### Excerpted passage
========================================
Yeah, the Family Life section of this forum pretty much confirms it for me - DON’T GET MARRIED. You young people - compared to the trials that will come, a little struggle with chastity is nothing. So be virtuous and stay single. Sure, there’s some good in marriage, (I love my kids), but thread after thread here in nearly 1000 pages can and SHOULD scare the hell out of anyone thinking about marriage.

I married a convert who now hates Catholicism. She hates where we live, what I do for a living (business owner in a blue collar industry), most of our Catholic acquaintances, my family, etc. She’s said numerous times that she hates being a mother.

NFP is loads of fun. I was there at the 4th C-section when the doctor said she’d likely be unable to carry another child to term. It might even kill her. So, NFP it is for us faithful Catholics. But since that basically restricts sexual activity to the times when she’s not really interested, the month of restraint and unromantic mechanics leads to a really disappointing “marital embrace.”

I’ve made up my mind. I’m done with it. It’s a hell of a lot easier to forgo sex altogether than the occasional alternative. It shouldn’t be that tough - while she hasn’t quite said as much, I think she’s just trying to do her best to love me. She wonders “where the spark went.”

I could go on, but mine is just one among what, thousands of other stories just on this forum alone?

We are faithful Mass attendees. We host a small group in our home every couple of weeks. We pray with our kids. (I don’t pray with her because I don’t like to submit the hardest, most intimate and fragile part of my life to her scrutiny and critiques). We homeschool because Catholic private school became unaffordable. Basically, if there’s an area where we aren’t at least attempting to be faithful, I don’t know where it is.
========================================
### Data shown
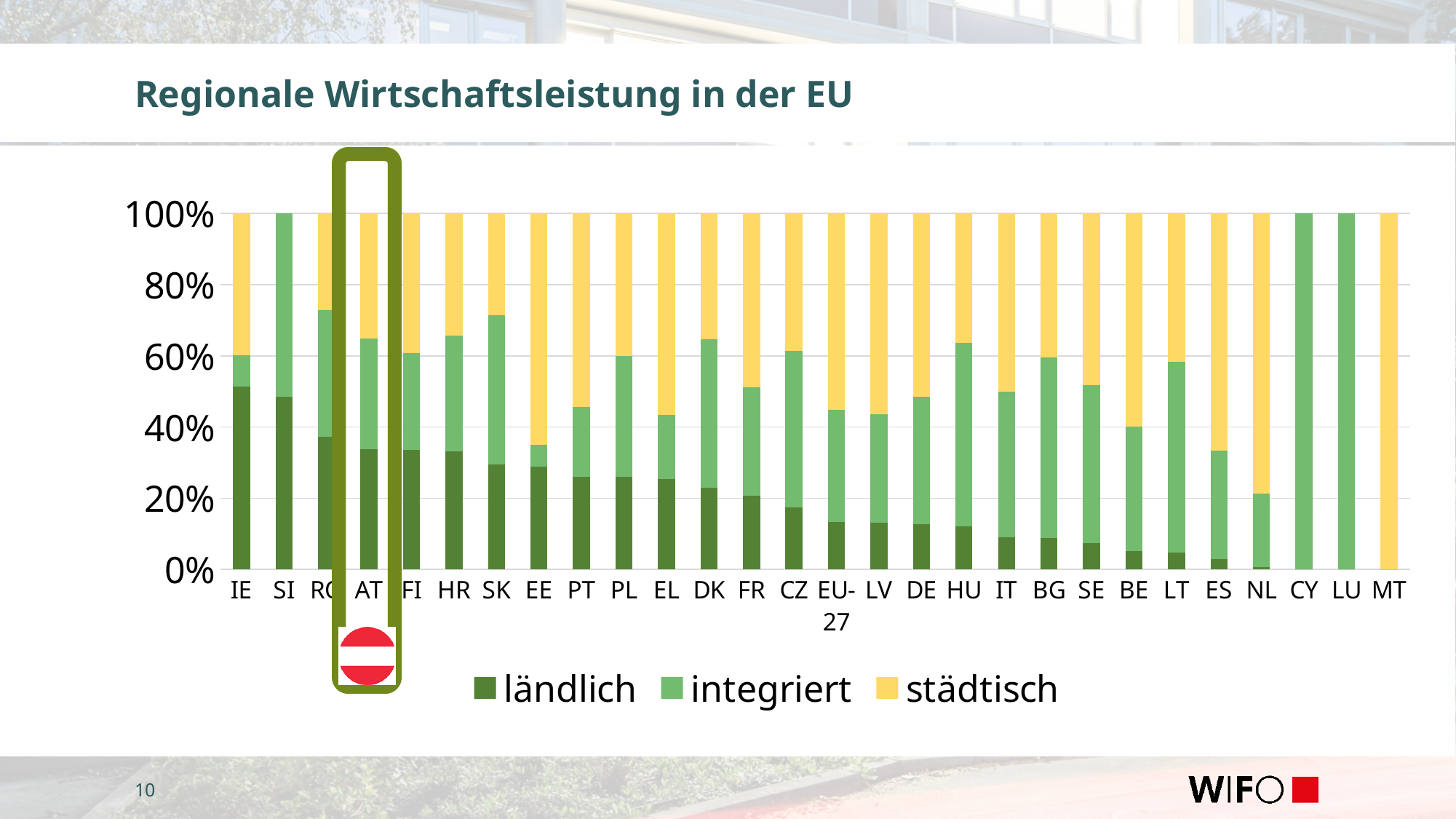
How many categories are shown on the x axis? 28 How many series does the legend list? 3 Is the ländlich value for DE greater or less than 20%? less Which has the larger ländlich share, IE or DE? IE Is the ländlich value for AT greater or less than 40%? less Which category is highlighted with a frame and a flag on the slide? AT What kind of chart is shown on the slide? Stacked bar chart Is the ländlich value for NL greater or less than 20%? less Which category has the largest städtisch share? MT What are the three series named in the legend? ländlich, integriert, städtisch What is the total of the stacked bar for MT? 100%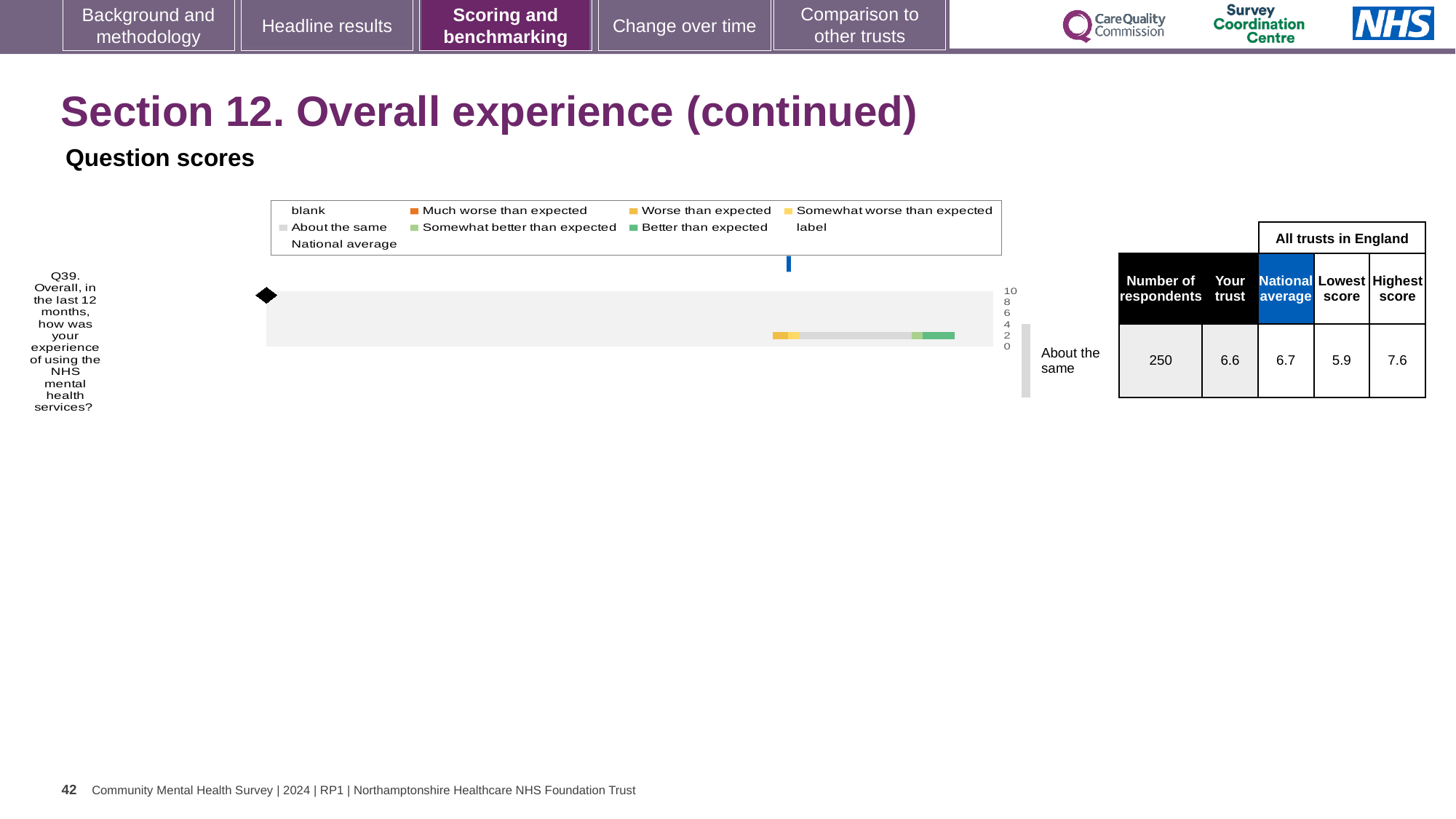
What benchmark category label is shown next to the bar for Q39? About the same What is the lowest score among all trusts in England for Q39? 5.9 How many survey questions are plotted in the chart? 1 What kind of chart is shown on the slide? bar chart What is the highest score among all trusts in England for Q39? 7.6 What is the difference between the highest score and the lowest score for Q39? 1.7 Which is larger for Q39: the 'Your trust' score or the national average? National average How many respondents answered Q39? 250 Which question number is plotted in the chart? Q39 What is the 'Your trust' score for Q39 in the table beside the chart? 6.6 What is the difference between the national average and the 'Your trust' score for Q39? 0.1 What is the national average score for Q39 shown in the table? 6.7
========================================
### Required work
a) List every activity the forum post about marriage says the family carries out in the paragraph that begins "We are faithful Mass attendees."
b) Write a continuation of the forum post about marriage, picking up after its final sentence.

### Expected outputs
a)
- Attending Mass faithfully
- Hosting a small group in their home every couple of weeks
- Praying with their kids
- Homeschooling

b)
And we’re on the verge of hating each other. Moral of the story:

DO. NOT. GET. MARRIED. Be virtuous and be free.
Wow. It really sounds like you have communications issues with your wife if you’re afraid to talk to her.

Also, just because you think you would have been better off single doesn’t mean everybody else is.

You need to talk to your wife instead of encouraging people to stay single.
 
Just because you are going through a tough time and have given up doesn’t mean you can dole out bad and embittered advice to others. You need to pull yourself together. A forum is a place where people go for advice. Nobody needs advice when things are rosy. Sure, marriage can be really tough, most good things are. But you would be silly to think that the majority of people can’t work through their issues with a little effort.

In the order of vocations that would be considered the “highest callings” it goes: religious life - marriage - single life. Single life is generally far easier and involves less sacrifice and responsibility than the other two. Believe me, the church does not put the single life higher than marriage.
Agreed. Montanaman, just because you are going through a rough patch, please don’t rain on other people’s parade, so to speak.
 
i would give some conscience thought to what you said and how it might sound like to someone who never had a spouse (but always hoped for one), never got to know the joy of the marital embrace (but always wanted to), never got to know the joy and privilege of having a child (gets to feel the crush of their heart when they see their friends families grow and they have nothing to share), never got to know the joy of striving and working hard to make a family work (while their lives are considered by others a waste or a weirdo for not marrying or having children), or the joy that comes from fighting through the tough times to victory later on- a full family that grows to grandchildren and maybe great grandchildren… (a satisfaction a single will never have the chance to experience)… Remember there are those that through no fault of their own suffer in this way.
thank you!!
 
It sounds like you wife is really strughling right now, I think she ought to see her doctor, maybe consider PND. Looking after 4 children must be hard work and living in an area you don’t suit is also pretty draining. I am sure there is wrong on both sides but your lack of sympathy for her is really saddening.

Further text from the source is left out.